March 26, 2019 — by Anna Novoselov

“Here, have an Oreo!” my friend said as she held out an Oreo with teal filling a few years ago.

Smiling, I took it and bit off a sizable chunk.

“Is this mint…?” I warily asked as I looked up and saw my friend trying to contain her snickering. Slowly, I glanced at the half-eaten Oreo on my hand and pulled off the top half.

Something didn’t seem right. The “filling” seemed a little too liquidy and wasn’t flatly pressed; instead, it stuck to the cookie’s surface, as though it had been quickly smeared on.

“It’s toothpaste!” my friend laughed.

The realization sunk in. She had pranked me.

Fortunately, she had used toothpaste and not another spreadable substance like mustard — the most disgusting condiment known to man — or wasabi, which would have burned my completely spice-intolerant tongue.

Toothpaste doesn't even taste bad. There’s a reason why people always reach for the blue bean boozled jelly bean: whether you get toothpaste or berry blue, you won’t choke on your own saliva or drown gallons of water as you would if you had gotten the dead fish or barf flavor.

Still, I was embarrassed that I had fallen for such a simple prank.

“You’re evil!” I laughed, throwing my Oreo on the table. Tossing me a mischievous look, my friend ran to her room as I pretended to be mad.

A few seconds later, she emerged holding out a couple of actual Oreos as an apology gesture. Warily, I took them from her, taking off the tops and touching the filling to make sure that it wasn’t toothpaste again. I was not going to fall for the same trick twice!

Fast forward a couple days, I became inspired to prank my younger sister in a similar way. However, I wasn’t as nice as my friend.

In the middle of the day on April 1st, I took a marshmallow and carefully carved out the inside, making an indentation for a “delicious” filling. Then, I opened up my fridge, searching for the perfect ingredient.

Like a gleaming trophy, a jar of mayonnaise stood in the center of the fridge. Immediately, I took it out and got to work, stuffing globs of the creamy condiment into the marshmallow.

Sprinkling a few pinches of salt into the crevice to give it that slight touch of flavor, I set my creation onto a spoon and surrounded it with a pool of jam to mask the oozing mayo and pungent smell.

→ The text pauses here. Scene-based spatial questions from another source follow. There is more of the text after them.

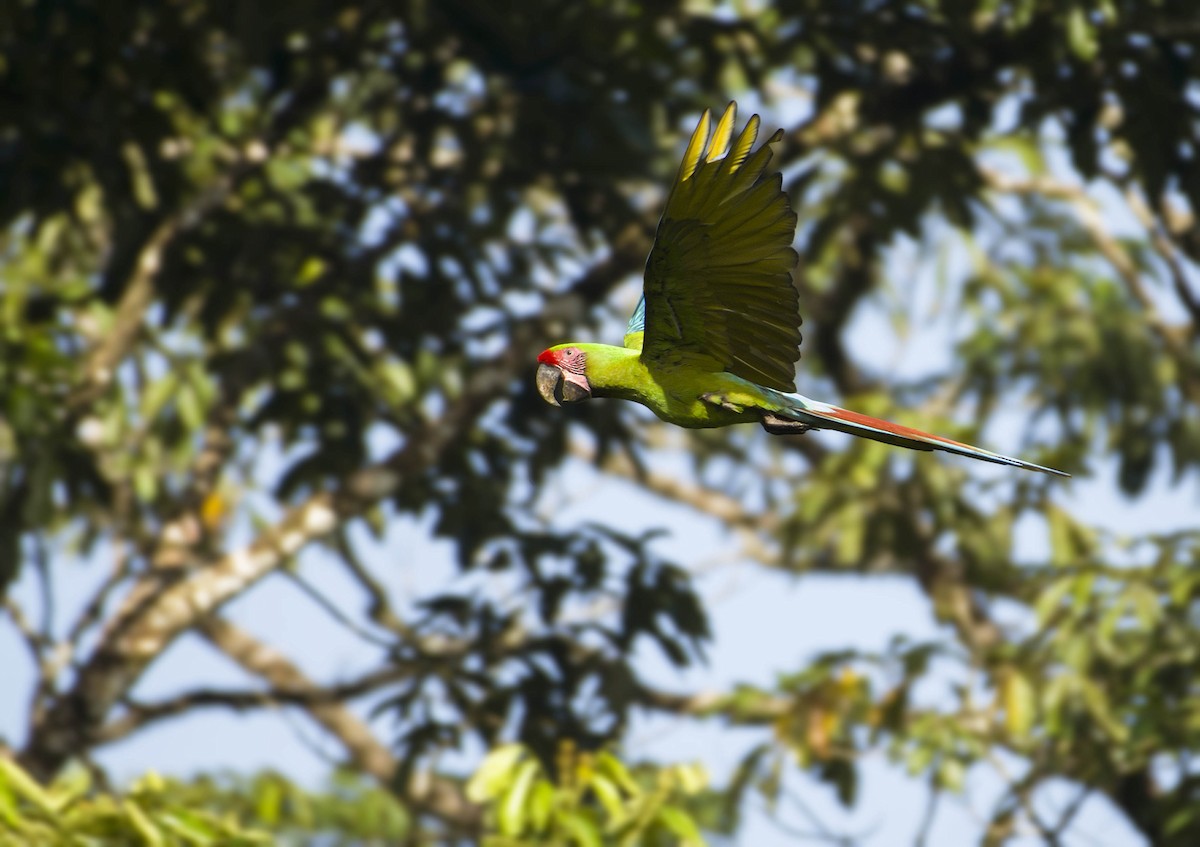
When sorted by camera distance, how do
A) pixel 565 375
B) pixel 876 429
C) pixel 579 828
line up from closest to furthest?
pixel 876 429, pixel 565 375, pixel 579 828

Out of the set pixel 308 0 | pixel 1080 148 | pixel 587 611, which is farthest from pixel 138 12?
pixel 1080 148

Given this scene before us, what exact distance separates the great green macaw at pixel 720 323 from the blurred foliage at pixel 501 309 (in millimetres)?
3181

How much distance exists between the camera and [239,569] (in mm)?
7070

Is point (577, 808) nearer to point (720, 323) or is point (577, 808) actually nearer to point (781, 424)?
point (781, 424)

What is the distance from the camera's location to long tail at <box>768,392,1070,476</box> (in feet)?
8.05

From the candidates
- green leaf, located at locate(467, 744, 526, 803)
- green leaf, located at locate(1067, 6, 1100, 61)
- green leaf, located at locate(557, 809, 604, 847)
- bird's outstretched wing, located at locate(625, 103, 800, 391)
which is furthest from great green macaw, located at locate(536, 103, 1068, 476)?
green leaf, located at locate(1067, 6, 1100, 61)

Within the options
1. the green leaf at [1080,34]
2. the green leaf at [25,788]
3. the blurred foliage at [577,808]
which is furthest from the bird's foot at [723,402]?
the green leaf at [1080,34]

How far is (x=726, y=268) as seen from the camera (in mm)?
2619

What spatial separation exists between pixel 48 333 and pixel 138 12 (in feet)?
4.61

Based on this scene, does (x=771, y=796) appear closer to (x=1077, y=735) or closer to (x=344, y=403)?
(x=1077, y=735)

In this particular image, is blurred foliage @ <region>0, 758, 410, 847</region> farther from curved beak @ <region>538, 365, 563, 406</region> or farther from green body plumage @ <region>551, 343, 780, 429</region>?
green body plumage @ <region>551, 343, 780, 429</region>

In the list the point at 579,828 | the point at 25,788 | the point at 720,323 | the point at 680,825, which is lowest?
the point at 25,788

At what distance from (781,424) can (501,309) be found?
4.51m

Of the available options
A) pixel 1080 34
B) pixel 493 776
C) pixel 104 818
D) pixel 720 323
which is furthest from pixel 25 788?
pixel 1080 34
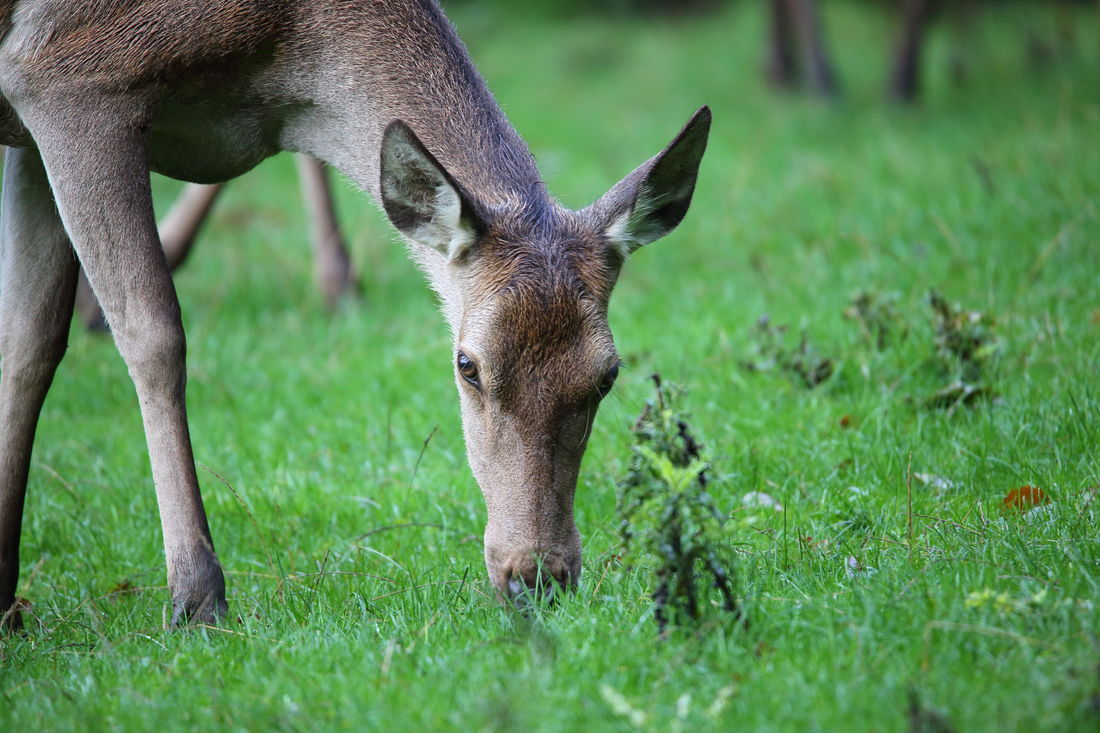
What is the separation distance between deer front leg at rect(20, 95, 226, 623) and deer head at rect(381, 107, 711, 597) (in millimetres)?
885

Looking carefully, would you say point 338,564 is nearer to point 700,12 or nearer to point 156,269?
point 156,269

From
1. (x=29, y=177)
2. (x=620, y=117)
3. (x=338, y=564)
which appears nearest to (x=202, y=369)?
(x=29, y=177)

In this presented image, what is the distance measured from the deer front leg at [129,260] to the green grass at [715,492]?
23.7 inches

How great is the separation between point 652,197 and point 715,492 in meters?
1.24

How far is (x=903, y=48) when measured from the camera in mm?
12688

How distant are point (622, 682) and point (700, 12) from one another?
1848 cm

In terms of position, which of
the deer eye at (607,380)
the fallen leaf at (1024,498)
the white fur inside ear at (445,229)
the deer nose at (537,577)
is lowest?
the deer nose at (537,577)

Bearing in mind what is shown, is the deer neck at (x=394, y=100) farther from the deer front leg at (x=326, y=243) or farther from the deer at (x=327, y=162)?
the deer front leg at (x=326, y=243)

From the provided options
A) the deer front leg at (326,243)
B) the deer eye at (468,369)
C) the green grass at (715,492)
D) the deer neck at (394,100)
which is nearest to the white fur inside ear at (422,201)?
the deer neck at (394,100)

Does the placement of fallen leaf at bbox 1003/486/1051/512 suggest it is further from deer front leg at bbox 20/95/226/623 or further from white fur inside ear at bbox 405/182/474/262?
deer front leg at bbox 20/95/226/623

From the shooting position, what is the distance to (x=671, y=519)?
3.16 metres

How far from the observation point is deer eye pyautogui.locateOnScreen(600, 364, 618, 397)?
12.8ft

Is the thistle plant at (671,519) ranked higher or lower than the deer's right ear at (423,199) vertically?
lower

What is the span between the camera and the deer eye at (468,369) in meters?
3.92
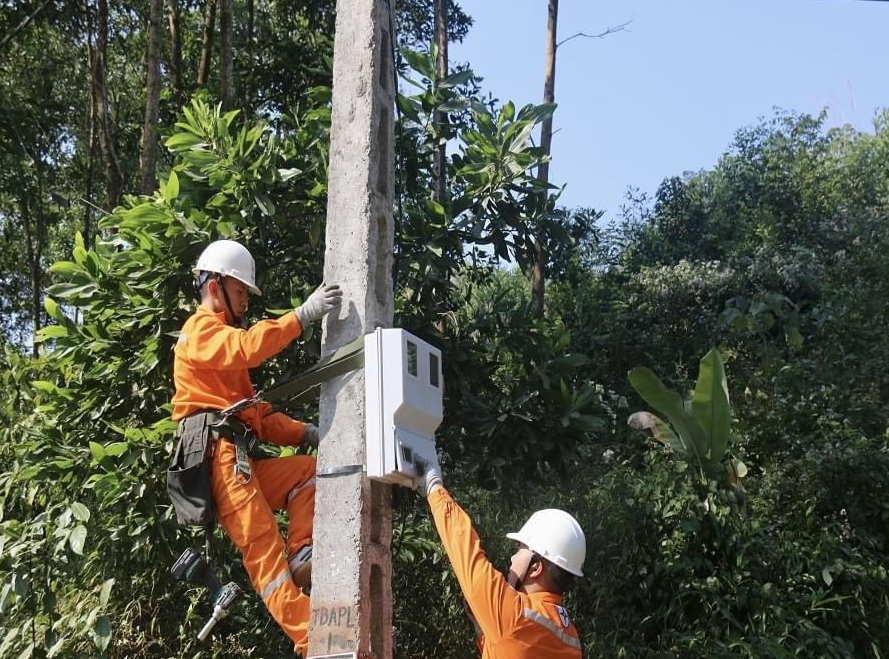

“Try this! I just made it!” I called down to my sister while trying to maintain a poker face.

Unsuspicious, my sister lifted the spoon up to her mouth and bit into the marshmallow. Suddenly, her face became transformed by disgust and she sprinted to the sink, gurgling mouthfuls of water to save her taste buds.

“April Fools!” I said, holding out a few squares of chocolate along with a spoonful of jam without the mayonnaise marshmallow — my own apology gesture.

I admit, I felt a little guilty. But luckily, my sister forgave me.

Maybe she’ll get me back eventually. But until then, I’ll be alert by lifting the tops of Oreos and refusing to eat marshmallows handed to me on spoons!